··· DATA PROVIDED ···

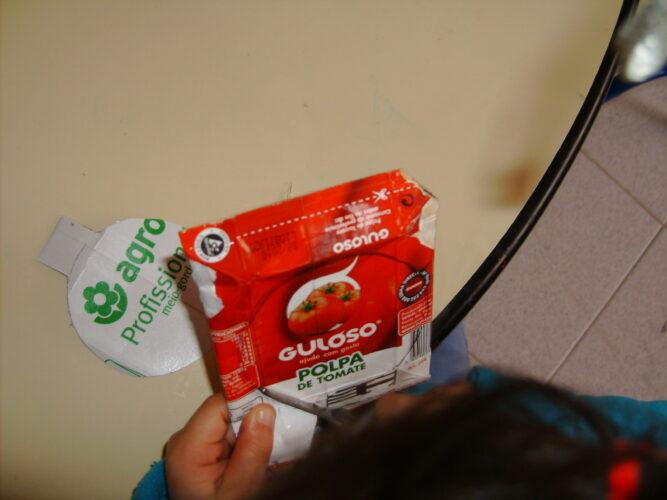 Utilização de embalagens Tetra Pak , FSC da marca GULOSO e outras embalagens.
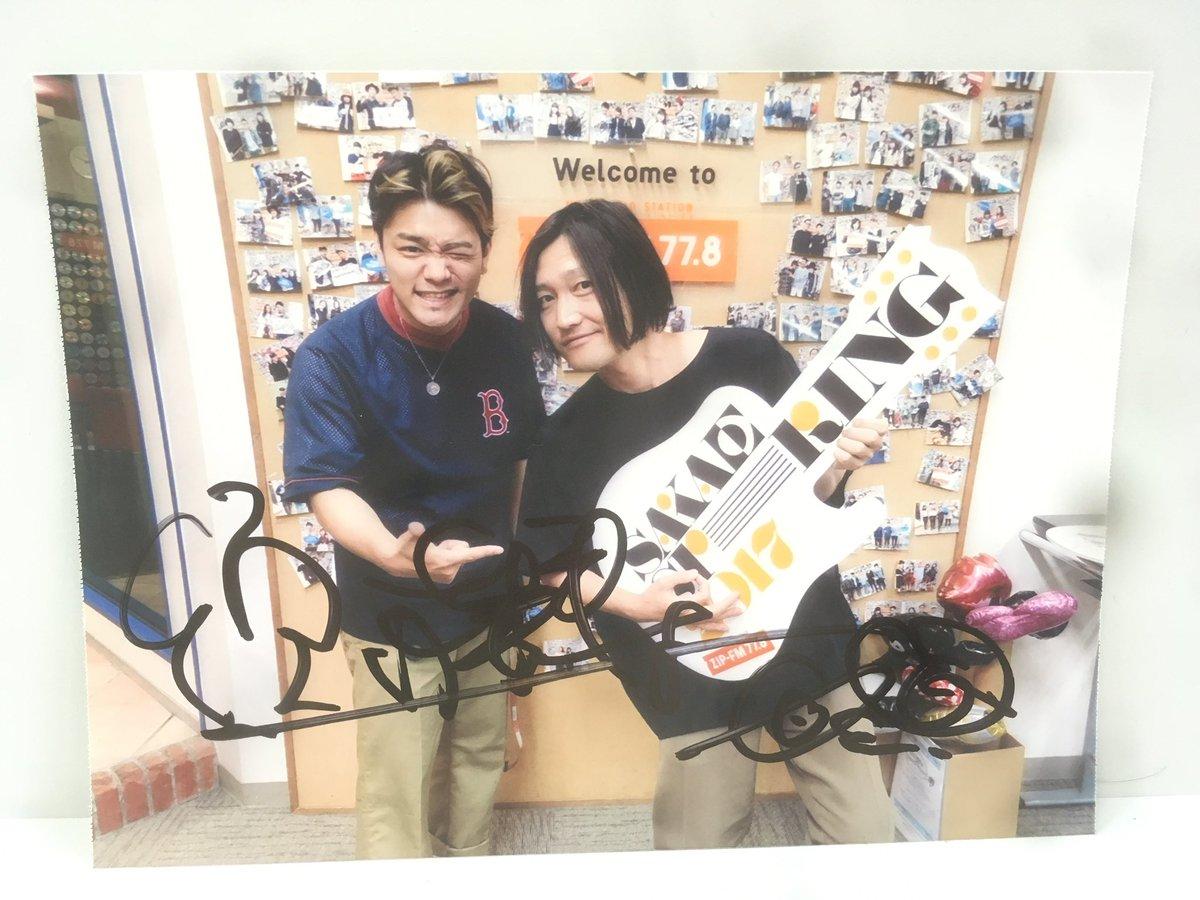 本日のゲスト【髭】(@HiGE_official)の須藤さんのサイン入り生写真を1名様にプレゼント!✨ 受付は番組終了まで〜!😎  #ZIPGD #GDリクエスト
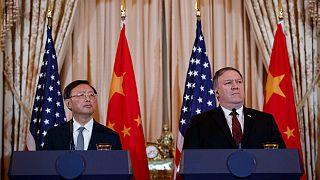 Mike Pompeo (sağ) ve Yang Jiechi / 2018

···
··· DATA PROVIDED ···

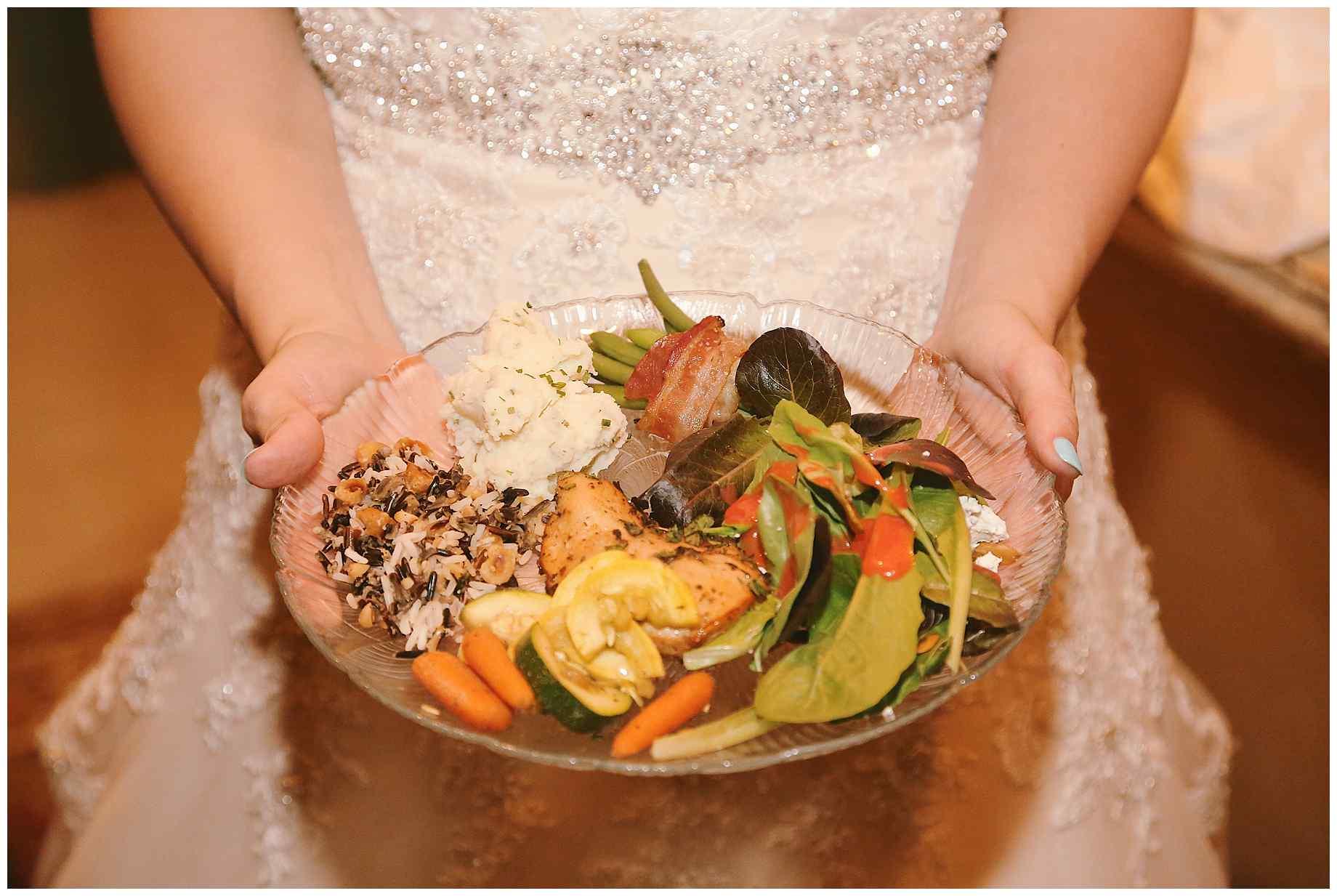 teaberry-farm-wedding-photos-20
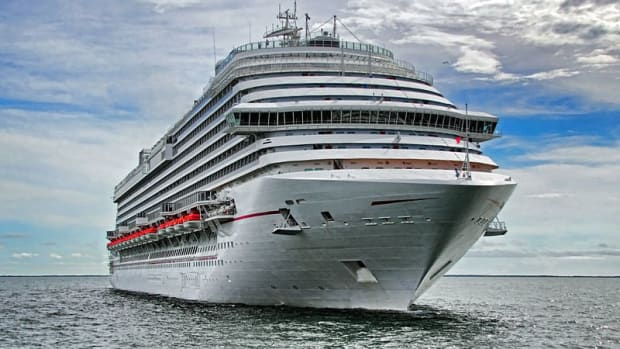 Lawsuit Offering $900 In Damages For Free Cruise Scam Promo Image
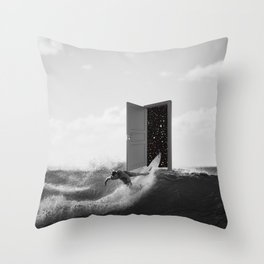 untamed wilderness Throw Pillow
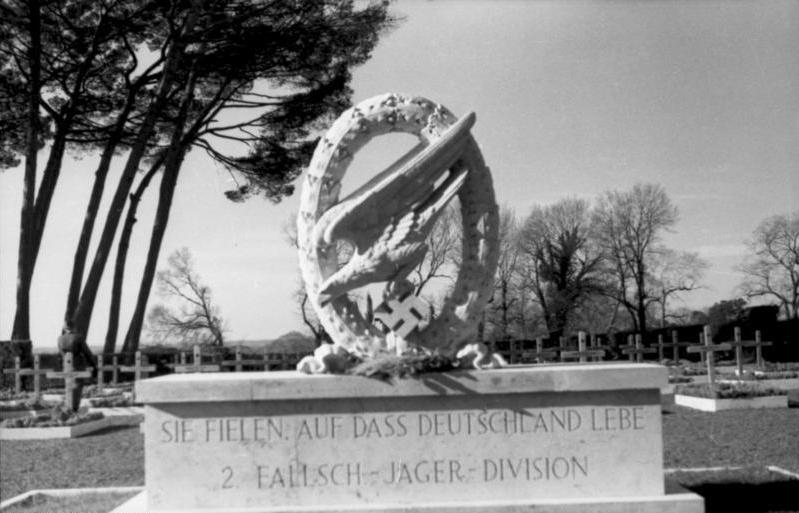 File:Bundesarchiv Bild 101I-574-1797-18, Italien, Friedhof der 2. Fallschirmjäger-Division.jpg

···

**TASK DIRECTIONS**
Once the line with "teaberry-farm-wedding-photos-20" is found above, transcribe each line from it through the line with "File:Bundesarchiv Bild 101I-574-1797-18, Italien, Friedhof", exactly, and omit the pictures.

**YOUR SOLUTION**
 teaberry-farm-wedding-photos-20
 Lawsuit Offering $900 In Damages For Free Cruise Scam Promo Image
 untamed wilderness Throw Pillow
 File:Bundesarchiv Bild 101I-574-1797-18, Italien, Friedhof der 2. Fallschirmjäger-Division.jpg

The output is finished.